Given data
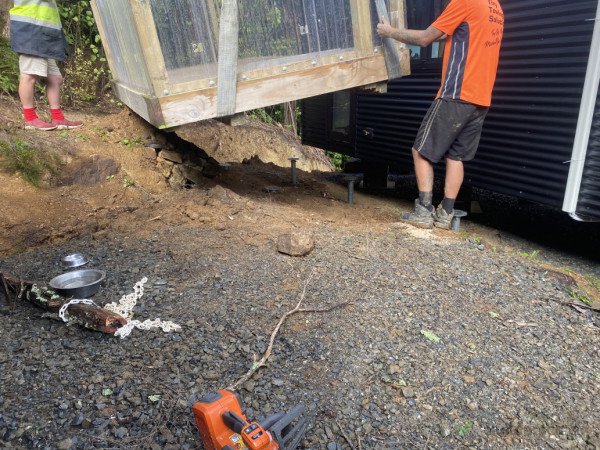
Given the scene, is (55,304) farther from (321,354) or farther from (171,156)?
(171,156)

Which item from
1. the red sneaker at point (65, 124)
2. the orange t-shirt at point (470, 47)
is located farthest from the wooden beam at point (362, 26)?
the red sneaker at point (65, 124)

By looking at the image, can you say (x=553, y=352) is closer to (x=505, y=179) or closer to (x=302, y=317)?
(x=302, y=317)

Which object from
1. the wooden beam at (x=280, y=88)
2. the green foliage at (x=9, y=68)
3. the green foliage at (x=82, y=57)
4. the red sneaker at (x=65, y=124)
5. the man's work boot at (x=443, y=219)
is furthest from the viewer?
the green foliage at (x=82, y=57)

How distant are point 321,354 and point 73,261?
1811 mm

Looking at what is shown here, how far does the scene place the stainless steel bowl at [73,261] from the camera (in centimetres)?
299

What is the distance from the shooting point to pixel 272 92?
380 cm

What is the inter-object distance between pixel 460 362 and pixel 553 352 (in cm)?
61

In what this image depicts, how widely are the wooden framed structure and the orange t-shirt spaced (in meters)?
0.60

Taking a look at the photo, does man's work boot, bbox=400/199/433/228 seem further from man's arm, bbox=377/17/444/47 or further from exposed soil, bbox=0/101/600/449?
man's arm, bbox=377/17/444/47

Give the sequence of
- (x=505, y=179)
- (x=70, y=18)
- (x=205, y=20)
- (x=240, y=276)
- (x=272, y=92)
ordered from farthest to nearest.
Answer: (x=70, y=18), (x=505, y=179), (x=272, y=92), (x=205, y=20), (x=240, y=276)

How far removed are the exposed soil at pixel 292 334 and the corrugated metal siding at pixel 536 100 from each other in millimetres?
930

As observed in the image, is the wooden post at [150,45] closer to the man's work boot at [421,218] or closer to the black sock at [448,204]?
the man's work boot at [421,218]

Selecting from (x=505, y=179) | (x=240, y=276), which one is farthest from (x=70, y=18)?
(x=505, y=179)

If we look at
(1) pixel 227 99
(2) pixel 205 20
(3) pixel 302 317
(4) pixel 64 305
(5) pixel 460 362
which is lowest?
(5) pixel 460 362
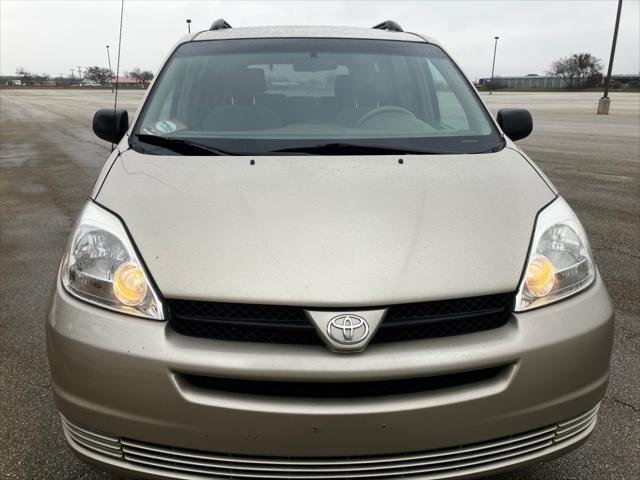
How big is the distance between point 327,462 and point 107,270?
0.89 m

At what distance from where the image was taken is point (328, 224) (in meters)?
1.89

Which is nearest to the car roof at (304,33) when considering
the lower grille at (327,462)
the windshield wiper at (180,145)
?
the windshield wiper at (180,145)

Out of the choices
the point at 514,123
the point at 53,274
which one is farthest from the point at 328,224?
the point at 53,274

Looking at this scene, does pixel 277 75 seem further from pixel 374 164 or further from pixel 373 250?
pixel 373 250

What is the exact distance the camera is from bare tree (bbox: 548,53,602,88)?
272 ft

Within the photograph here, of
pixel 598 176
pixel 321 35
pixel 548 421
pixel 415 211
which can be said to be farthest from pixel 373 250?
pixel 598 176

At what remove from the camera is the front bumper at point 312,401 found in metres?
1.60

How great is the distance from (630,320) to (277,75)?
8.45 ft

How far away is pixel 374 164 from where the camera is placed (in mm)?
2297

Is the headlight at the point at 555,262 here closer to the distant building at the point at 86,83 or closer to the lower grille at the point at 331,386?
the lower grille at the point at 331,386

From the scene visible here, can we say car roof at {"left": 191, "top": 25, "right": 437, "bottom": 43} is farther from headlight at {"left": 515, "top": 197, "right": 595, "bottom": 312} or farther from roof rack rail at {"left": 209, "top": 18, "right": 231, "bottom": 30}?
headlight at {"left": 515, "top": 197, "right": 595, "bottom": 312}

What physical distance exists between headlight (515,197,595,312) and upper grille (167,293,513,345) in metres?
0.17

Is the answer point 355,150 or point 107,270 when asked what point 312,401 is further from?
point 355,150

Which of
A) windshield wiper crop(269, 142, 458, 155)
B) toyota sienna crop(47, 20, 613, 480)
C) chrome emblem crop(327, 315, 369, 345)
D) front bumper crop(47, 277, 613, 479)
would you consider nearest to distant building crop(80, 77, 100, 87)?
windshield wiper crop(269, 142, 458, 155)
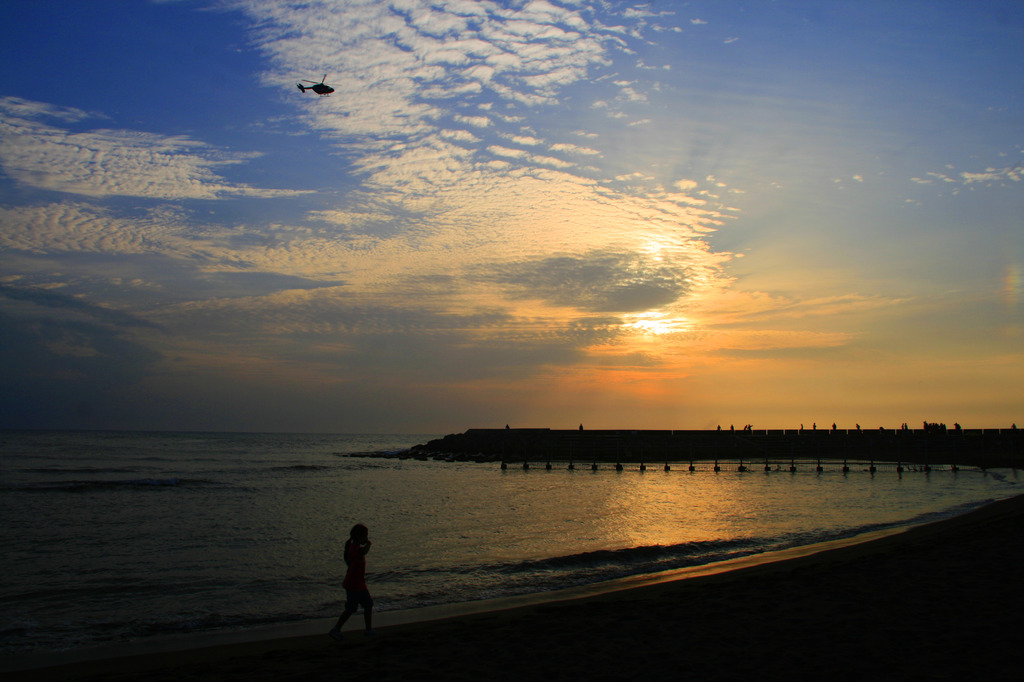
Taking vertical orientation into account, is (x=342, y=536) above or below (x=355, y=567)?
below

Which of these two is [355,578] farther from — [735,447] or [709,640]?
[735,447]

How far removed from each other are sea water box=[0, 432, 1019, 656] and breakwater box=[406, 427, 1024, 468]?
19.1 meters

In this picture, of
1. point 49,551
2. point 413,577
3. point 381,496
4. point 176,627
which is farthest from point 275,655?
point 381,496

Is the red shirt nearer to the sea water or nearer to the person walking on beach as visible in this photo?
the person walking on beach

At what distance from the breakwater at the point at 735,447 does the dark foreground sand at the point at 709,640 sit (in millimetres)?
47242

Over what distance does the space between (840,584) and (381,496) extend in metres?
26.7

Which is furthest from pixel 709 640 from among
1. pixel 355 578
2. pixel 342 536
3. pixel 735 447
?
pixel 735 447

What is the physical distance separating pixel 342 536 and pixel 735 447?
59609mm

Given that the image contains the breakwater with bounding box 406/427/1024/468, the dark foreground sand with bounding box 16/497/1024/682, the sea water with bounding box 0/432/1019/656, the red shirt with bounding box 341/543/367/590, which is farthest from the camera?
the breakwater with bounding box 406/427/1024/468

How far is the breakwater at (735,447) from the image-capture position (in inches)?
2370

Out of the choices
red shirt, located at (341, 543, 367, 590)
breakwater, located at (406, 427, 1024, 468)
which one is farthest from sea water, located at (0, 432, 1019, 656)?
breakwater, located at (406, 427, 1024, 468)

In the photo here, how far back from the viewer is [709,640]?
8.76m

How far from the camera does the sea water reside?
12.5m

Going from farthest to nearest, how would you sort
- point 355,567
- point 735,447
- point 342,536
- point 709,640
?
point 735,447, point 342,536, point 355,567, point 709,640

Exercise goal
Rewrite the lines starting at the one containing "What is the distance" and ending at the one containing "y=20), (x=240, y=276)", swapping "shooting point" for "camera position" and leaving everything else unchanged. Give only those lines.

Output
What is the distance from the camera position to pixel 272 92?
380 cm

What is the inter-object distance between pixel 460 362 and pixel 553 352 (in cm)?
61

In what this image depicts, how widely are the wooden framed structure and the orange t-shirt spaced (in meters)?
0.60

Taking a look at the photo, does man's work boot, bbox=400/199/433/228 seem further from man's arm, bbox=377/17/444/47 or further from exposed soil, bbox=0/101/600/449?
man's arm, bbox=377/17/444/47

Give the sequence of
- (x=505, y=179)
- (x=70, y=18)
- (x=205, y=20)
- (x=240, y=276)
- (x=272, y=92)
ordered from farthest to nearest.
Answer: (x=70, y=18), (x=505, y=179), (x=272, y=92), (x=205, y=20), (x=240, y=276)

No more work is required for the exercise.